▸ **Problem**: Convert the entries, starting with the first line and going on through the line containing "Does the stacked total rise", into a JSON list of strings with one string per line and blank lines left out.
[Start of section]
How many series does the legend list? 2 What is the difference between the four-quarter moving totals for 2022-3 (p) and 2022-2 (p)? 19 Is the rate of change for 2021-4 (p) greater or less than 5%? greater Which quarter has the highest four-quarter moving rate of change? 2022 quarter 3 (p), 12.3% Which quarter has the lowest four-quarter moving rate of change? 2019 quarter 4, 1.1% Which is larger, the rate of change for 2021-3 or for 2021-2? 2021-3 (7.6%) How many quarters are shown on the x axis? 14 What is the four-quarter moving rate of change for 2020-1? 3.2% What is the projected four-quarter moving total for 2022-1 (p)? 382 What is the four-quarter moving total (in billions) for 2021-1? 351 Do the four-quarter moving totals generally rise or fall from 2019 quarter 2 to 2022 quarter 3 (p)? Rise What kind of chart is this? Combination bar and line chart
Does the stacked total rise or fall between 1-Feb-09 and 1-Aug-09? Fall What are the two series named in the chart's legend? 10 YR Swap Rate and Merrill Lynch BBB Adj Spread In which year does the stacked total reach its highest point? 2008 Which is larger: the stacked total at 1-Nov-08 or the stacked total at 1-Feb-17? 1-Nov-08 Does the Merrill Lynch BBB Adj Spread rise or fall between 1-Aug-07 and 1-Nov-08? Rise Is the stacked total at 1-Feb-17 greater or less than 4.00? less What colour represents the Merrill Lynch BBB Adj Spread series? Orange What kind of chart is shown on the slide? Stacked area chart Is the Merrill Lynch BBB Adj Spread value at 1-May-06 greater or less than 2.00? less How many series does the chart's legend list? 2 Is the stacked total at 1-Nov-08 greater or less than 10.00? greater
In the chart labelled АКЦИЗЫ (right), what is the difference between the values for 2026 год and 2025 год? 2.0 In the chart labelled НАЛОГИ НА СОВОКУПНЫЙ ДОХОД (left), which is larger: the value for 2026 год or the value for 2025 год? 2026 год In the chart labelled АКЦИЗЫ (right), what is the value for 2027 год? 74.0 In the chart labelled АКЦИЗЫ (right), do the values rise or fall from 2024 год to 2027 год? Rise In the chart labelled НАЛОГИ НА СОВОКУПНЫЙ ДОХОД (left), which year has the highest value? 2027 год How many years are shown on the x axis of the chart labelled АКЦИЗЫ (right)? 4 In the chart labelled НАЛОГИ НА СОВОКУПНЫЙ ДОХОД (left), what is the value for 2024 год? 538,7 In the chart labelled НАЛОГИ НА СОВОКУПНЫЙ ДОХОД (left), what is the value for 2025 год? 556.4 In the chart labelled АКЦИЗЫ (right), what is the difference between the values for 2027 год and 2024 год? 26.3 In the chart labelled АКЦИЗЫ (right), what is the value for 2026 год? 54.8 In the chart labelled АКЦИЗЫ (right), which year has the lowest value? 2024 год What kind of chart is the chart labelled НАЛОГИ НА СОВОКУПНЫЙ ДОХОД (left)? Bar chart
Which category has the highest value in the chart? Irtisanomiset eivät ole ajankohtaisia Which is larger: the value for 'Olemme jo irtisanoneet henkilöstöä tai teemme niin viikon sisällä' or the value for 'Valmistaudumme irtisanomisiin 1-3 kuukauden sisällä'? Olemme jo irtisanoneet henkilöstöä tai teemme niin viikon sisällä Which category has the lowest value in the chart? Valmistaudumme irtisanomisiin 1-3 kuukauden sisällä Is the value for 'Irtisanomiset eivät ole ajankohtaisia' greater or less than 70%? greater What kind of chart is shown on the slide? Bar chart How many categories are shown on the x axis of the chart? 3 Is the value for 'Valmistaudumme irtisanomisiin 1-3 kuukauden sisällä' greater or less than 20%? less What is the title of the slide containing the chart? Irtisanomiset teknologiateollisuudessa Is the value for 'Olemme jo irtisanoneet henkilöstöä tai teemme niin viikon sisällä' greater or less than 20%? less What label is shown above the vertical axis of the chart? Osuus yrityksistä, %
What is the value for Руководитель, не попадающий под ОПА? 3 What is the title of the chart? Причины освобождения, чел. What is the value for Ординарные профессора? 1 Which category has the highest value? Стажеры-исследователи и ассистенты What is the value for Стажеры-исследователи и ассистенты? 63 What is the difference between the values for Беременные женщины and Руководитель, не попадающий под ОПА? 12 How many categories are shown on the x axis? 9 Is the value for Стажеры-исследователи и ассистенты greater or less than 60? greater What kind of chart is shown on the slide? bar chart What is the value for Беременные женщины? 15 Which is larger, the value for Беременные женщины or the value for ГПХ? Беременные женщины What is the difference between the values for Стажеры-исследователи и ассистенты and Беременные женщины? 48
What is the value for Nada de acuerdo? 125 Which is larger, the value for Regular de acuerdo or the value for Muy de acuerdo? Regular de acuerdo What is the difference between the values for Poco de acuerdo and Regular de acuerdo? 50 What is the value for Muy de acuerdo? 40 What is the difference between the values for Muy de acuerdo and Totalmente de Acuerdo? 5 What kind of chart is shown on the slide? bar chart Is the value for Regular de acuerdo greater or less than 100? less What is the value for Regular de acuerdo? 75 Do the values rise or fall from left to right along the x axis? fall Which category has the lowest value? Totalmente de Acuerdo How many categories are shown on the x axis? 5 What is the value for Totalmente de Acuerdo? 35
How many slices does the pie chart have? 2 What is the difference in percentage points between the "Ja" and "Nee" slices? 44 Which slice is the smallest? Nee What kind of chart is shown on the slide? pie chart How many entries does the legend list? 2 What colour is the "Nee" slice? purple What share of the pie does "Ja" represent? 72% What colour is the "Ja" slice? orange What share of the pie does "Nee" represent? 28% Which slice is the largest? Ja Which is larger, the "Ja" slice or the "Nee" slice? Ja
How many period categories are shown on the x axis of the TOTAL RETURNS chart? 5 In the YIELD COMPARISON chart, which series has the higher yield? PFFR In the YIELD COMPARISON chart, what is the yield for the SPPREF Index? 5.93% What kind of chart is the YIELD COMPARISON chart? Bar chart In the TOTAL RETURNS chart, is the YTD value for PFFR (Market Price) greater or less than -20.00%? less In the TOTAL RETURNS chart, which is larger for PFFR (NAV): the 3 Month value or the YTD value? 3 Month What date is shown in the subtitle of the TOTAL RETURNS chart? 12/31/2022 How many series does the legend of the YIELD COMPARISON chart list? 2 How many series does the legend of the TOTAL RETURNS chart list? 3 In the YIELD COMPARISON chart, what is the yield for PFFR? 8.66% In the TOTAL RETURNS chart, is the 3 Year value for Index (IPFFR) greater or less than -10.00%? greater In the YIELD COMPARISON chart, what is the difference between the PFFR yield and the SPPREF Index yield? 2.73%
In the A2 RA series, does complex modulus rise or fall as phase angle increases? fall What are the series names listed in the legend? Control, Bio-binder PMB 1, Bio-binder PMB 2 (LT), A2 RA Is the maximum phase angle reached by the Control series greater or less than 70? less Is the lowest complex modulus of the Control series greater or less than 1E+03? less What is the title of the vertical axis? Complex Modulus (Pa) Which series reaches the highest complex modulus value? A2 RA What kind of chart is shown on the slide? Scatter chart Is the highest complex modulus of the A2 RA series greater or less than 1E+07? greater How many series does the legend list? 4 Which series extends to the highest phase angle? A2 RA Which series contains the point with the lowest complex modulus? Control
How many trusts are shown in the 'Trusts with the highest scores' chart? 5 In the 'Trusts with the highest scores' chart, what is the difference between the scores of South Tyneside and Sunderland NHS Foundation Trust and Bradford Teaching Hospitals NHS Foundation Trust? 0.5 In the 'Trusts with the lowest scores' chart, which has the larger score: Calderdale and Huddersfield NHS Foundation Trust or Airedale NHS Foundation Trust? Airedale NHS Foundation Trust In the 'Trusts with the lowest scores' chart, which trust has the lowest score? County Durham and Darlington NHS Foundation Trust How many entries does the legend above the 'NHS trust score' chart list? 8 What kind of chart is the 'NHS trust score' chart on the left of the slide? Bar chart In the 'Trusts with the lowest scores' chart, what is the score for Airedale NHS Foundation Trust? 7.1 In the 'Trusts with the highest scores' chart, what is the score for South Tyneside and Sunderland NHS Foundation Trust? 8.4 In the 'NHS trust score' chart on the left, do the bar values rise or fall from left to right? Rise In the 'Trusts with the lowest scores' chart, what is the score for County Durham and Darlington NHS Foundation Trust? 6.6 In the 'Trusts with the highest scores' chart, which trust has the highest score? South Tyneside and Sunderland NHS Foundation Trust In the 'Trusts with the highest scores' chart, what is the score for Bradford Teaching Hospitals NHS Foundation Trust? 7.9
[End of section]
▸ **Expected answer**:
[
  "How many series does the legend list? 2 What is the difference between the four-quarter moving totals for 2022-3 (p) and 2022-2 (p)? 19 Is the rate of change for 2021-4 (p) greater or less than 5%? greater Which quarter has the highest four-quarter moving rate of change? 2022 quarter 3 (p), 12.3% Which quarter has the lowest four-quarter moving rate of change? 2019 quarter 4, 1.1% Which is larger, the rate of change for 2021-3 or for 2021-2? 2021-3 (7.6%) How many quarters are shown on the x axis? 14 What is the four-quarter moving rate of change for 2020-1? 3.2% What is the projected four-quarter moving total for 2022-1 (p)? 382 What is the four-quarter moving total (in billions) for 2021-1? 351 Do the four-quarter moving totals generally rise or fall from 2019 quarter 2 to 2022 quarter 3 (p)? Rise What kind of chart is this? Combination bar and line chart",
  "Does the stacked total rise or fall between 1-Feb-09 and 1-Aug-09? Fall What are the two series named in the chart's legend? 10 YR Swap Rate and Merrill Lynch BBB Adj Spread In which year does the stacked total reach its highest point? 2008 Which is larger: the stacked total at 1-Nov-08 or the stacked total at 1-Feb-17? 1-Nov-08 Does the Merrill Lynch BBB Adj Spread rise or fall between 1-Aug-07 and 1-Nov-08? Rise Is the stacked total at 1-Feb-17 greater or less than 4.00? less What colour represents the Merrill Lynch BBB Adj Spread series? Orange What kind of chart is shown on the slide? Stacked area chart Is the Merrill Lynch BBB Adj Spread value at 1-May-06 greater or less than 2.00? less How many series does the chart's legend list? 2 Is the stacked total at 1-Nov-08 greater or less than 10.00? greater"
]